§ 17. Mr. Hooley
asked the Secretary of State for Foreign and Commonwealth Affairs what recent discussions have been held with West European Governments about formulating a common policy towards the problem of Palestine.
§ Mr. Hooley
Is my right hon. Friend aware that the recent statement by the Foreign Secretary to the United Nations General Assembly expressing sympathy for the aspirations of the Palestinians towards nationhood is welcome on this side of the House? Can he explain, however, why the Foreign Secretary expressed reservations about the actual sovereignty of the Palestinian State?
§ Dr. Owen
I am grateful to my hon. Friend for his welcome to my right hon. Friend's speech. In saying that it need not necessarily be a sovereign State, my right hon. Friend simply meant that it was premature at this stage to lay down a constitutional blueprint. There are obviously several possibilities, but he was 1432 not suggesting any preference for one as opposed to others.
§ Mr. Aitken
Does the right hon. Gentleman agree that, as the Lebanese civil war rolls on, the Palestinian groups grow more and more fragmented and there is a growing danger that some of the fringe groups will turn once again to outrages of international terrorism, as happened in the past?
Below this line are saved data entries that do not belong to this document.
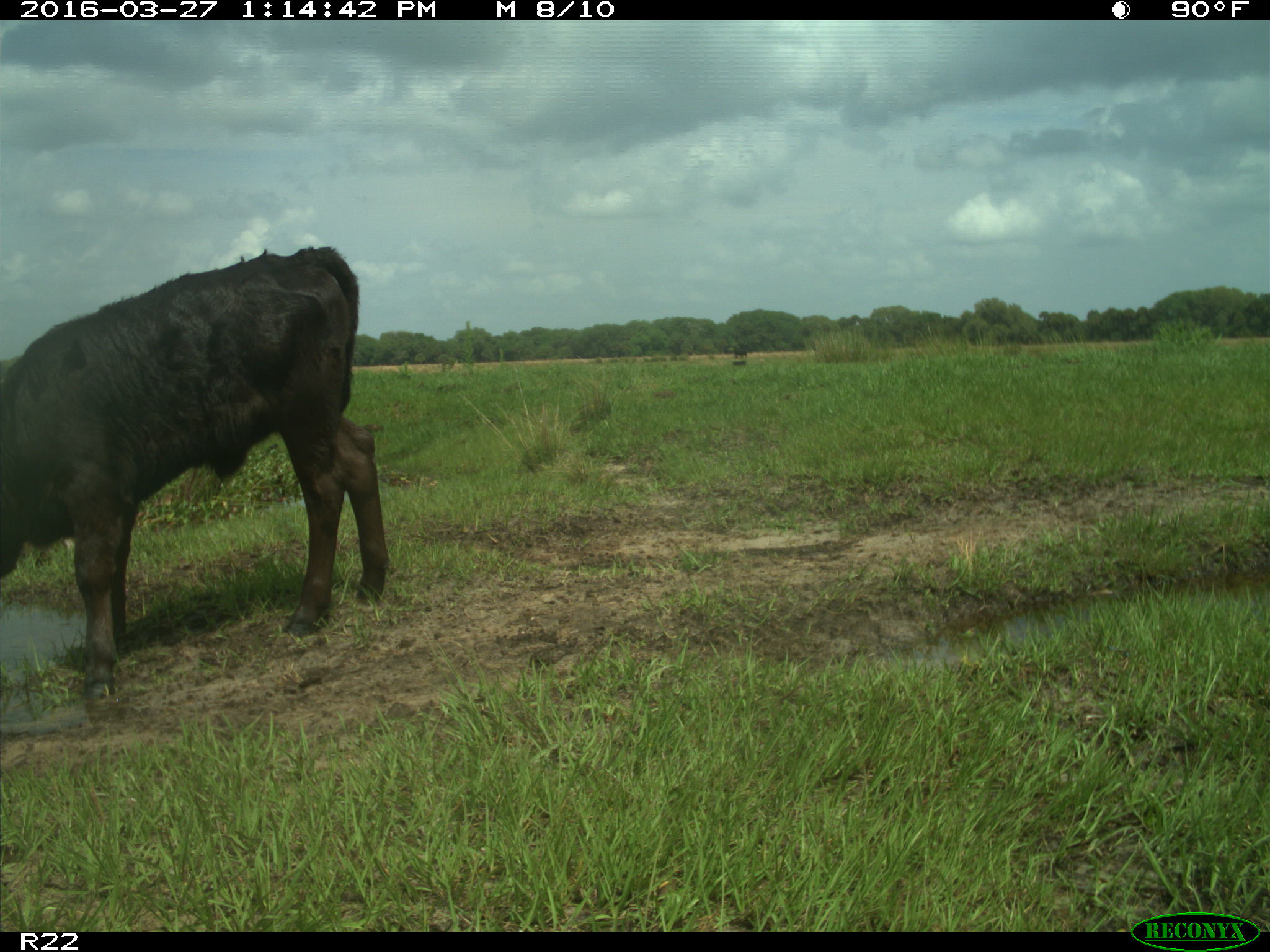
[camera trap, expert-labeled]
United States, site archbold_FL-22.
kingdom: Animalia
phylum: Chordata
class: Mammalia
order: Artiodactyla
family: Bovidae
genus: Bos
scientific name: Bos taurus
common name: domestic cow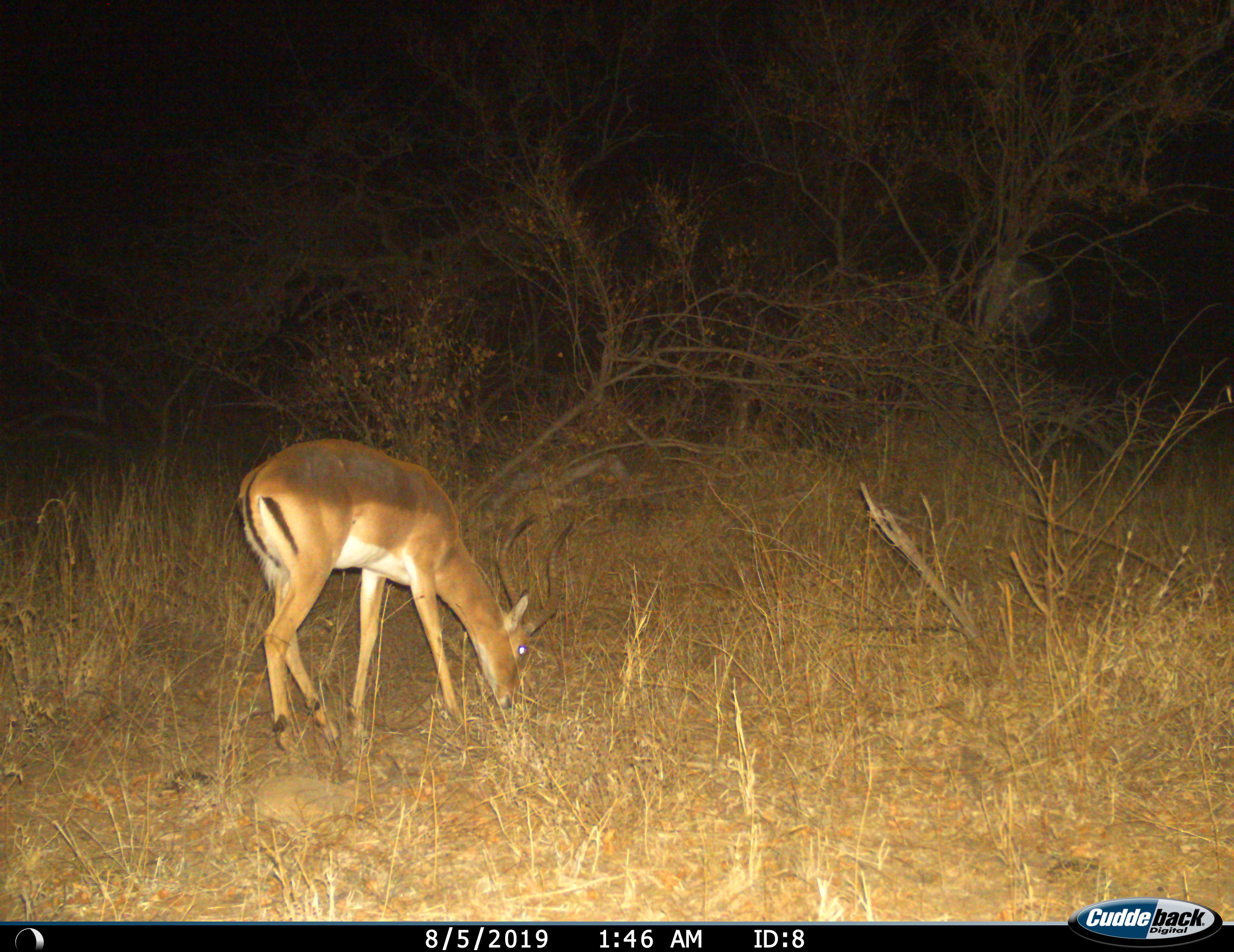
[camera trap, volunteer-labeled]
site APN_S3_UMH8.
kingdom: Animalia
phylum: Chordata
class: Mammalia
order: Artiodactyla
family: Bovidae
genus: Aepyceros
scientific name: Aepyceros melampus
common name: impala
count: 1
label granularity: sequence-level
Does he agree also that one way of avoiding this possible danger is for the Western European Governments to take a positive diplomatic initiative in order to find a solution to the Palestinian problem, a manoeuvre which is sadly lacking at the present time?
§ Dr. Owen
In my right hon. Friend's speech to the United Nations his purpose was to restate the British view of the essential elements of any settlement for which Security Council Resolutions Nos. 242 and 338 remain the basis. But, in addition, he wished to underline our recognition, as the hon. Gentleman has recognised, of the central importance of the Palestinians and their aspirations towards nationhood.